Pictures should be left out while the data beneath this task is written out word for word.

++++

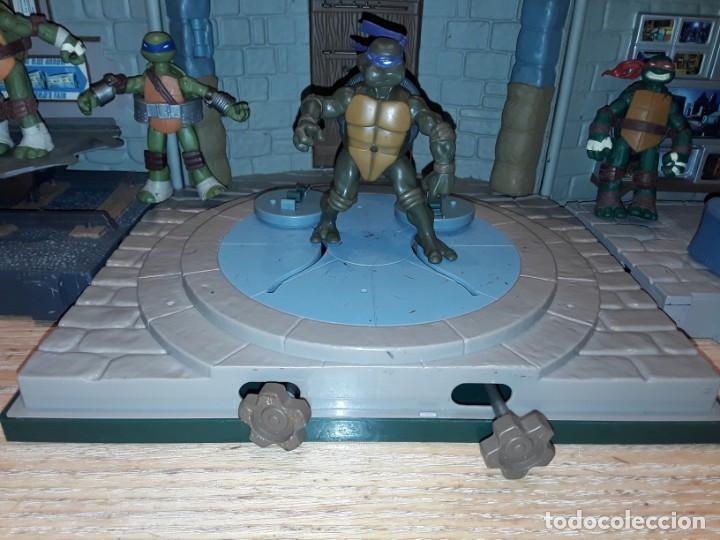 Figuras y Muñecos Tortugas Ninja: Base mutante tortugas ninja , Playmates Toys 2003, Mirage Studios. - Foto 8 - 232857640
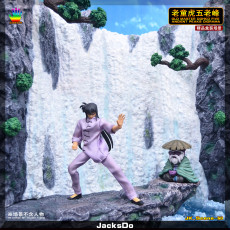【Pre order】JacksDo Saint Seiya Old Master Dohko Five Ancient Peaks Diorama Resin Statue Deposit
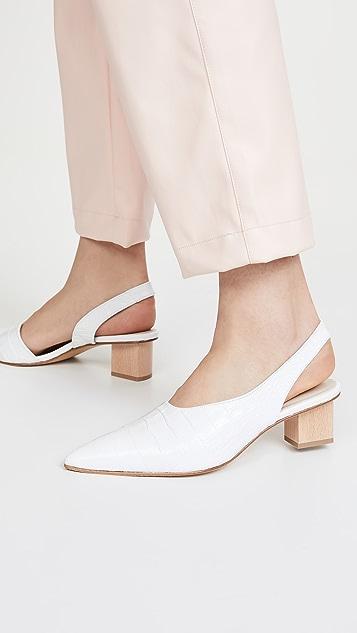 Freda Salvador Marigold Asymmetrical Mid Heel Pumps
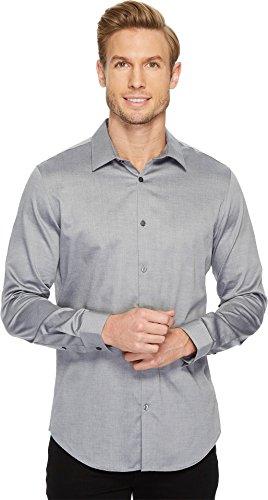 Calvin Klein Camisa de Manga Larga con Botones para Hombre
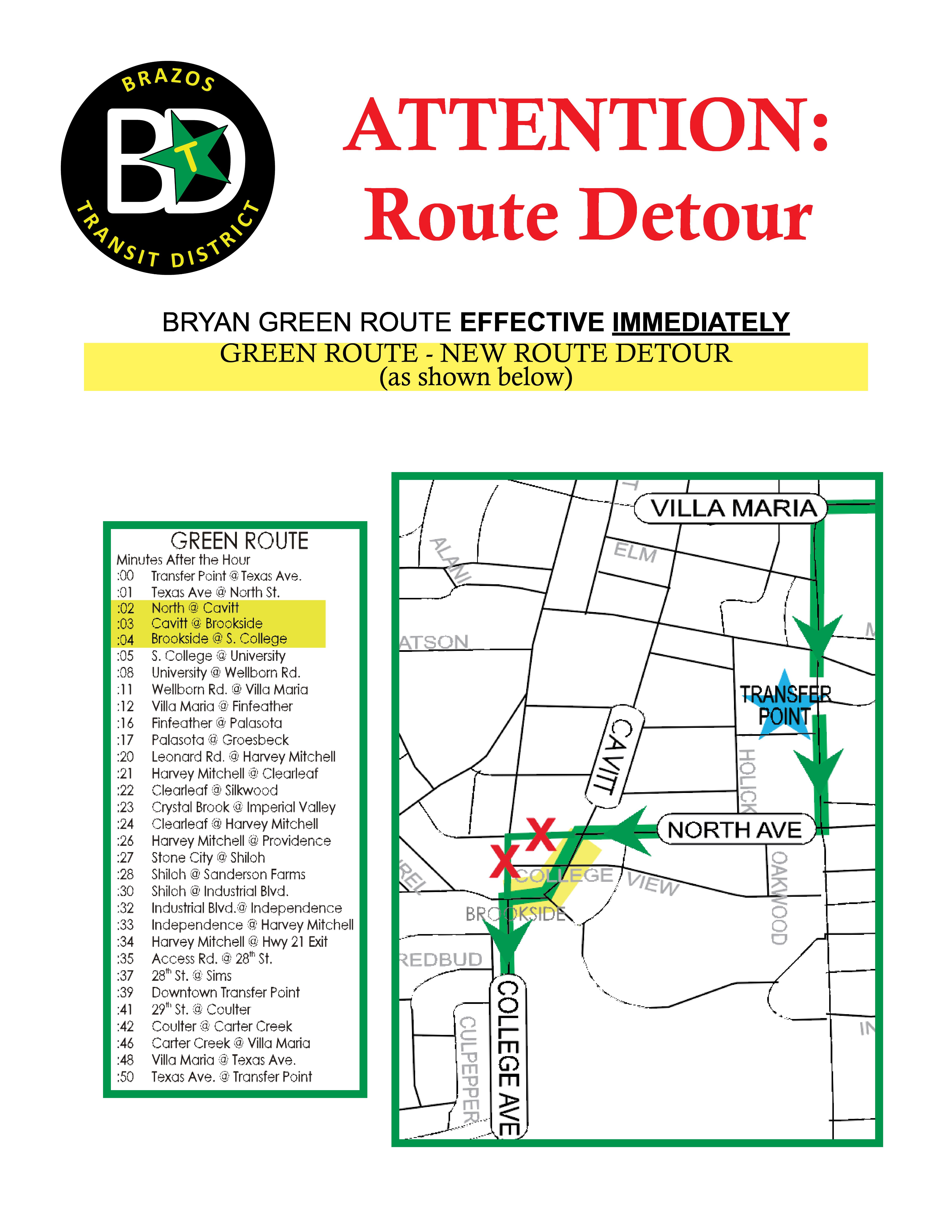 Bryan Green route change 04302018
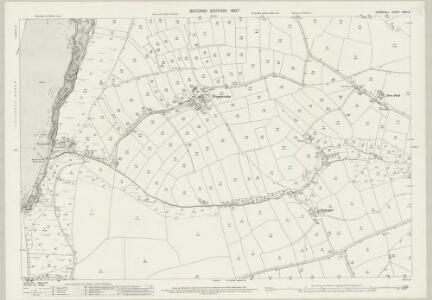 Cornwall XXXII.9 (includes: Colan; Mawgan in Pyder; Newquay) - 25 Inch Map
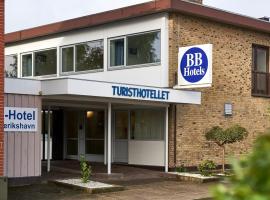 BB-Hotel Frederikshavn Turisthotellet, hotel in Frederikshavn
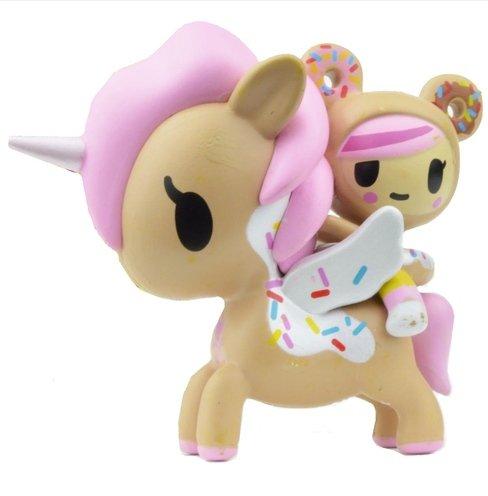 Soulmates Unicorno By Tokidoki Simone Legno Trampt Library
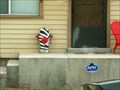 Image for Front Porch Fire Hydrant??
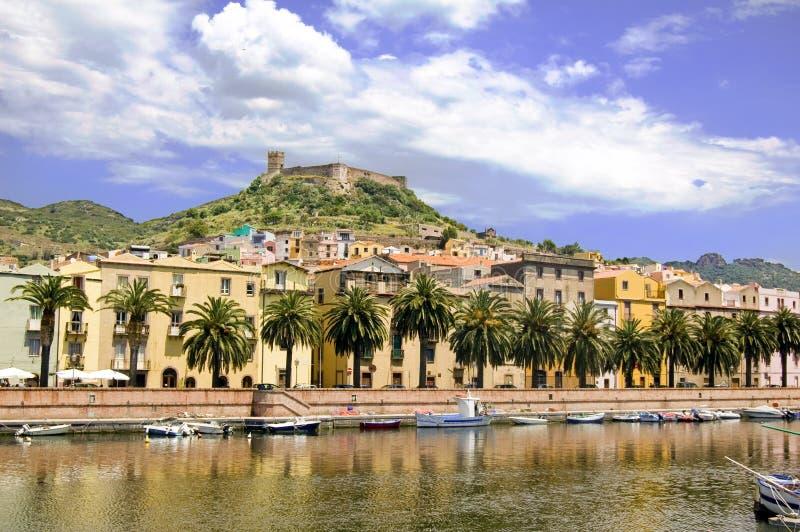 Bosa Stadt Sardinien stockbild
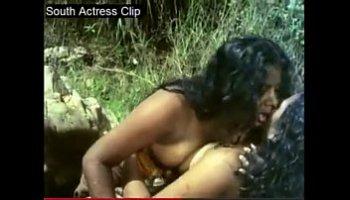 telugu b grade sex videos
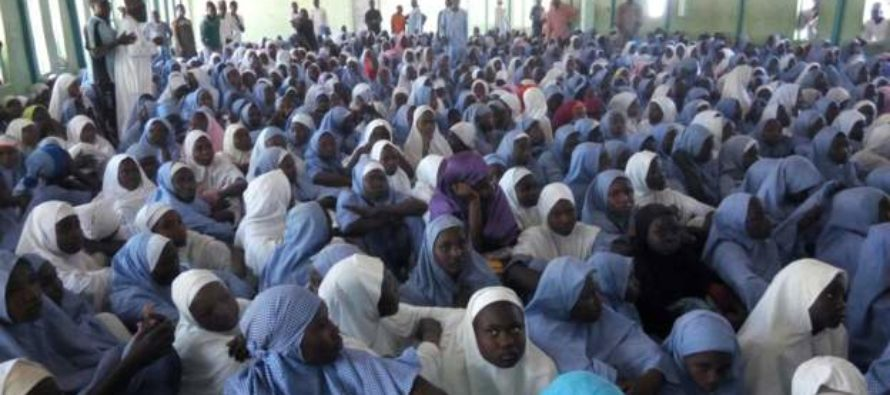 Mystery over fate of missing Nigerian schoolgirls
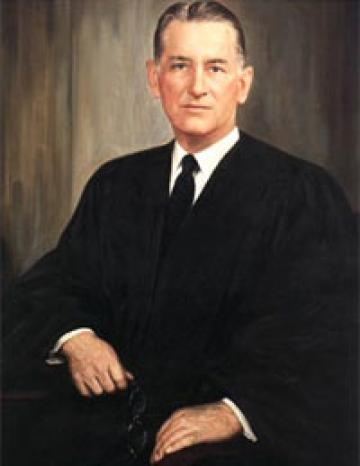 Supreme Court justice Charles Evans Whittaker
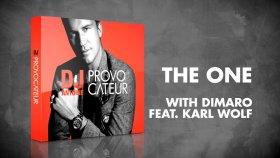 DJ Antoine & Dimaro feat. Karl Wolf - The One (Radio Edit)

++++

Completed task:
 Figuras y Muñecos Tortugas Ninja: Base mutante tortugas ninja , Playmates Toys 2003, Mirage Studios. - Foto 8 - 232857640
【Pre order】JacksDo Saint Seiya Old Master Dohko Five Ancient Peaks Diorama Resin Statue Deposit
 Freda Salvador Marigold Asymmetrical Mid Heel Pumps
 Calvin Klein Camisa de Manga Larga con Botones para Hombre
 Bryan Green route change 04302018
 Cornwall XXXII.9 (includes: Colan; Mawgan in Pyder; Newquay) - 25 Inch Map
 BB-Hotel Frederikshavn Turisthotellet, hotel in Frederikshavn
 Soulmates Unicorno By Tokidoki Simone Legno Trampt Library
 Image for Front Porch Fire Hydrant??
 Bosa Stadt Sardinien stockbild
 telugu b grade sex videos
 Mystery over fate of missing Nigerian schoolgirls
 Supreme Court justice Charles Evans Whittaker
 DJ Antoine & Dimaro feat. Karl Wolf - The One (Radio Edit)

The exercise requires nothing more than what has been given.